(Source data)

[Start of section]

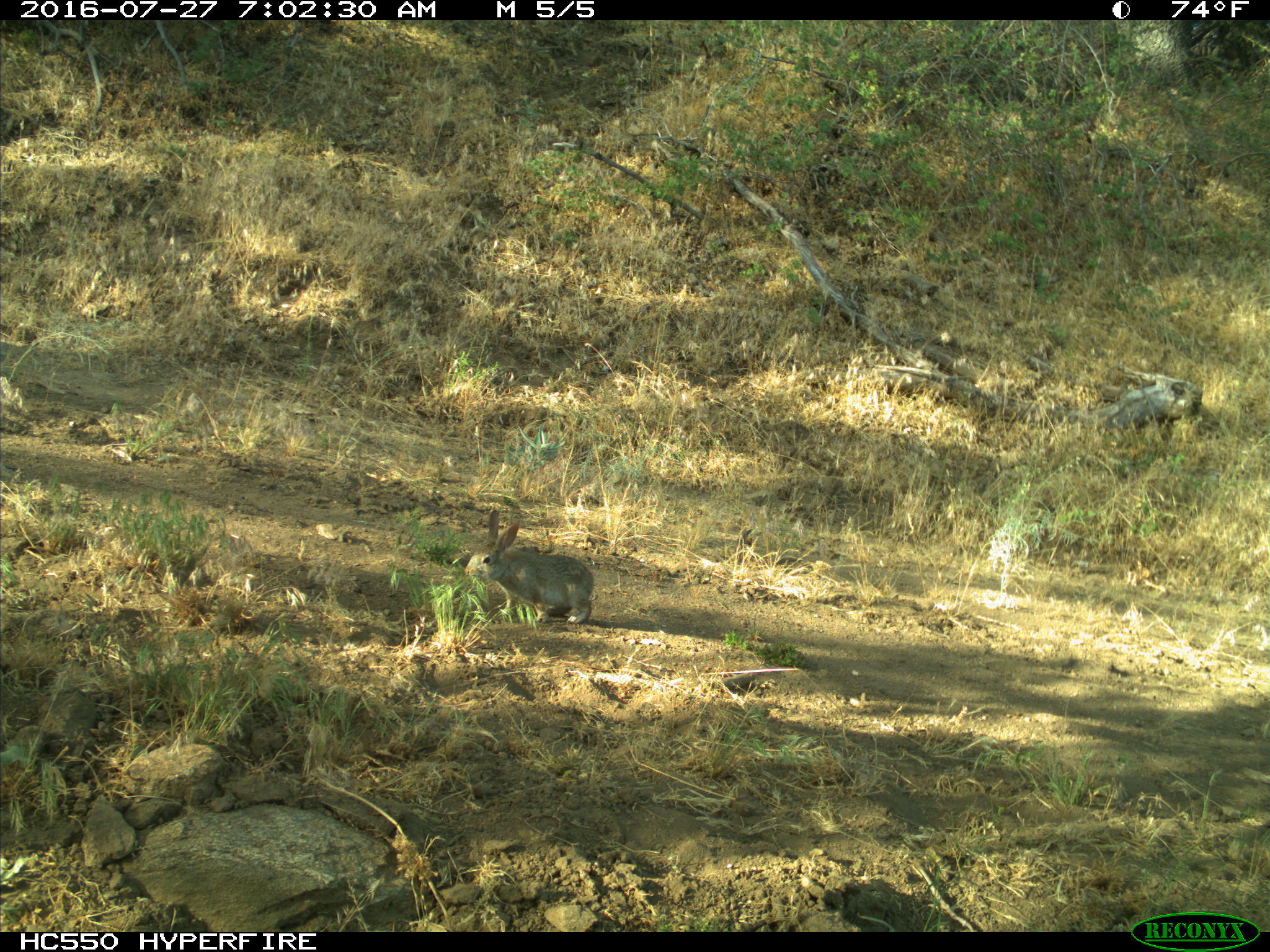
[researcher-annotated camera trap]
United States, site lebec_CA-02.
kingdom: Animalia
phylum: Chordata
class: Mammalia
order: Lagomorpha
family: Leporidae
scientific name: Leporidae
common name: rabbits and hares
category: unidentified rabbit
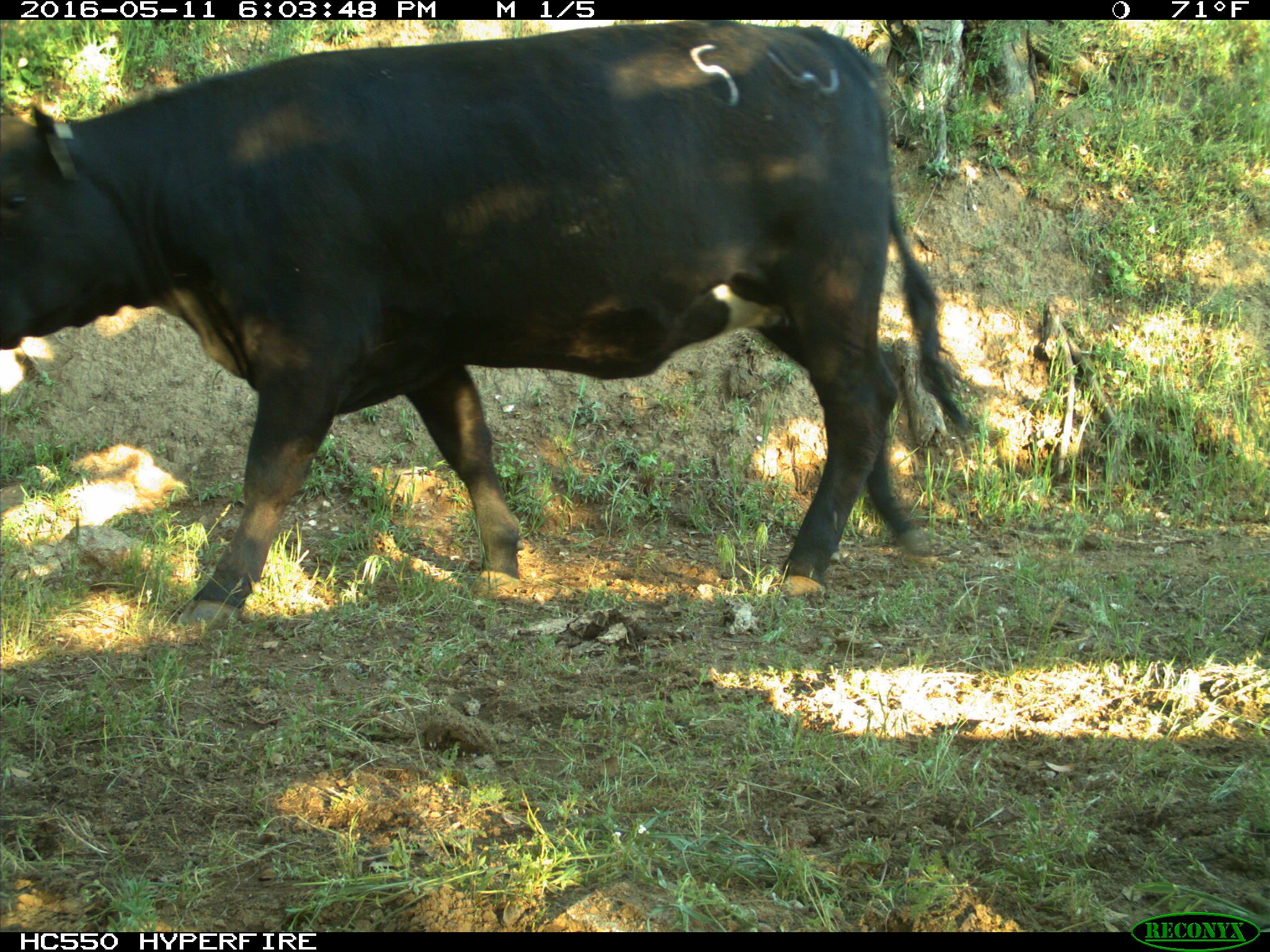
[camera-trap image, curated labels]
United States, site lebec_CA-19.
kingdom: Animalia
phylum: Chordata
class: Mammalia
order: Artiodactyla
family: Bovidae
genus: Bos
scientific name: Bos taurus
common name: domestic cow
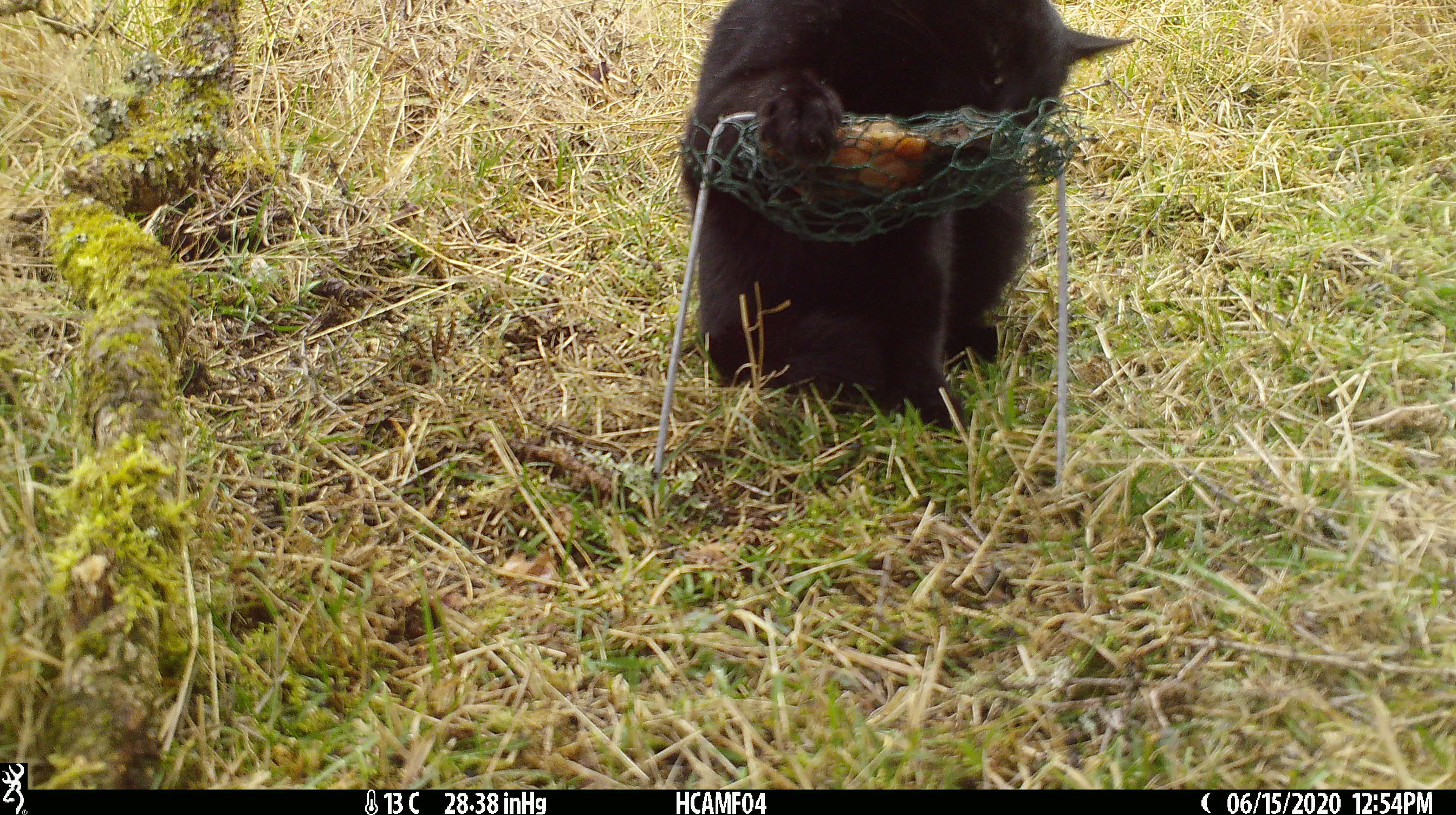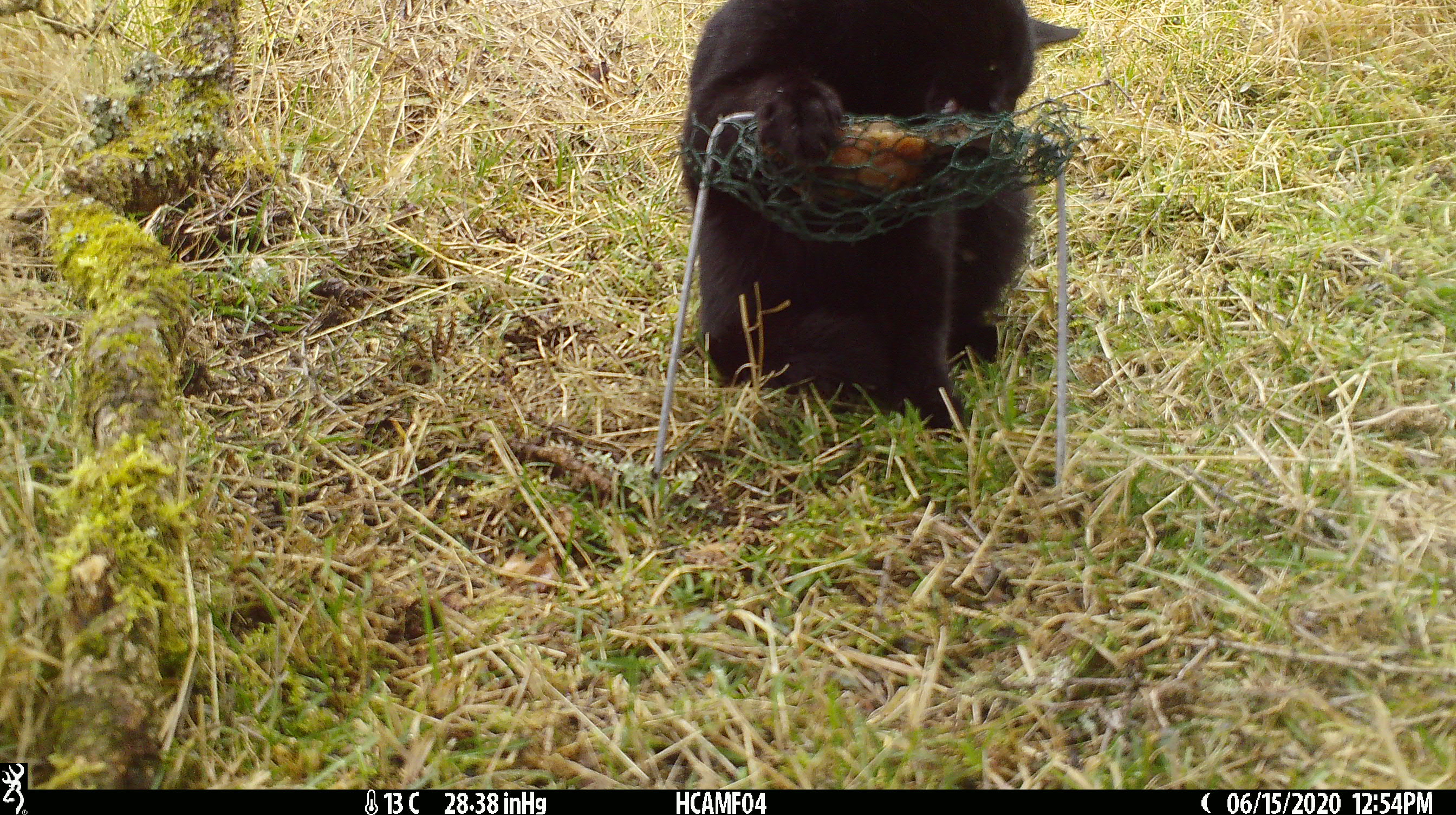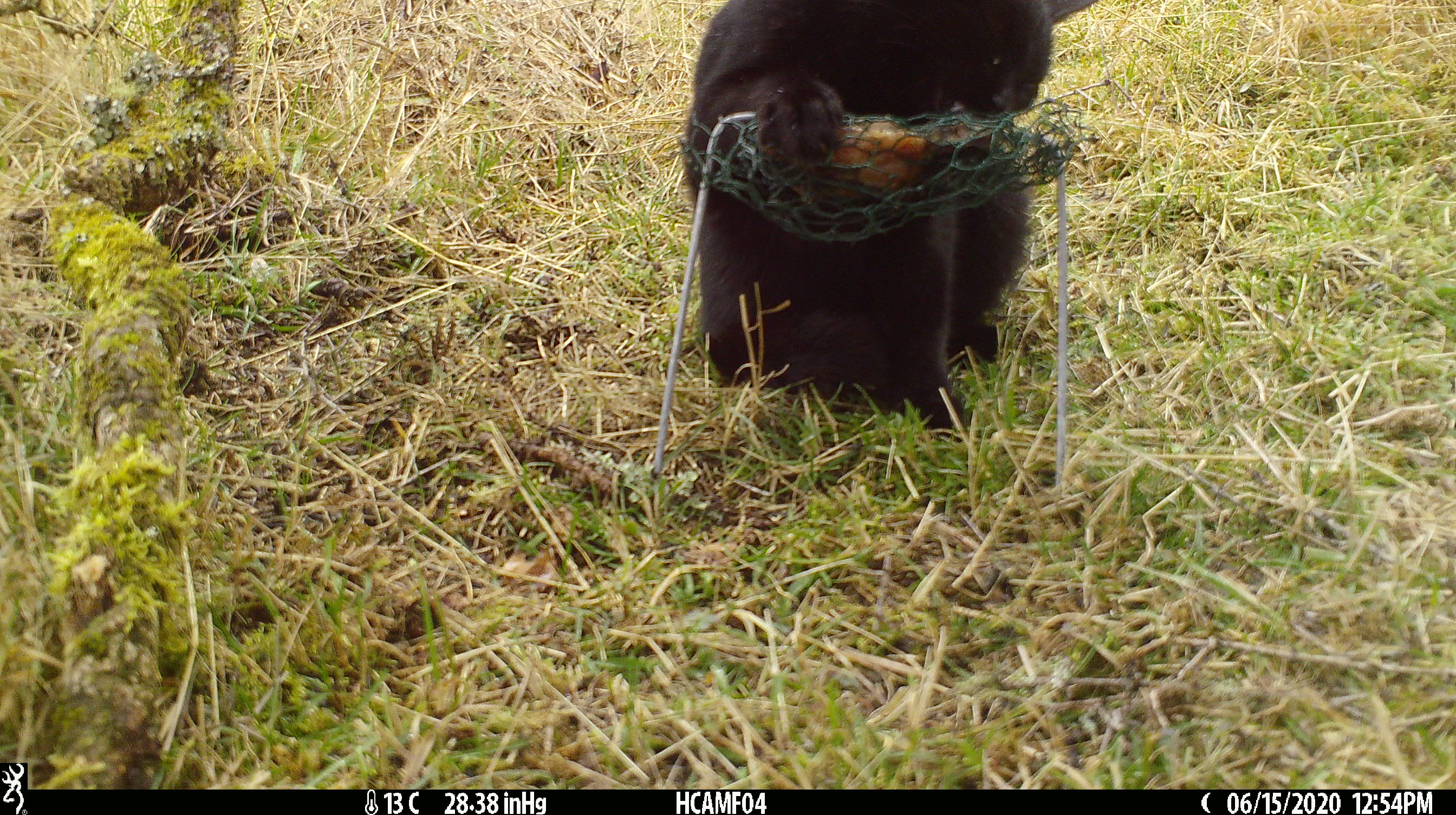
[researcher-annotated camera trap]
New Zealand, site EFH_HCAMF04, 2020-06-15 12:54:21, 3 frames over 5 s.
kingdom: Animalia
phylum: Chordata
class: Mammalia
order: Carnivora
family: Felidae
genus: Felis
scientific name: Felis catus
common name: domestic cat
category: cat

[End of section]

Keep the pictures out and repeat exactly the lines from the beginning of the data through the line that contains "family: Felidae", both ends included.

[researcher-annotated camera trap]
United States, site lebec_CA-02.
kingdom: Animalia
phylum: Chordata
class: Mammalia
order: Lagomorpha
family: Leporidae
scientific name: Leporidae
common name: rabbits and hares
category: unidentified rabbit
[camera-trap image, curated labels]
United States, site lebec_CA-19.
kingdom: Animalia
phylum: Chordata
class: Mammalia
order: Artiodactyla
family: Bovidae
genus: Bos
scientific name: Bos taurus
common name: domestic cow
[researcher-annotated camera trap]
New Zealand, site EFH_HCAMF04, 2020-06-15 12:54:21, 3 frames over 5 s.
kingdom: Animalia
phylum: Chordata
class: Mammalia
order: Carnivora
family: Felidae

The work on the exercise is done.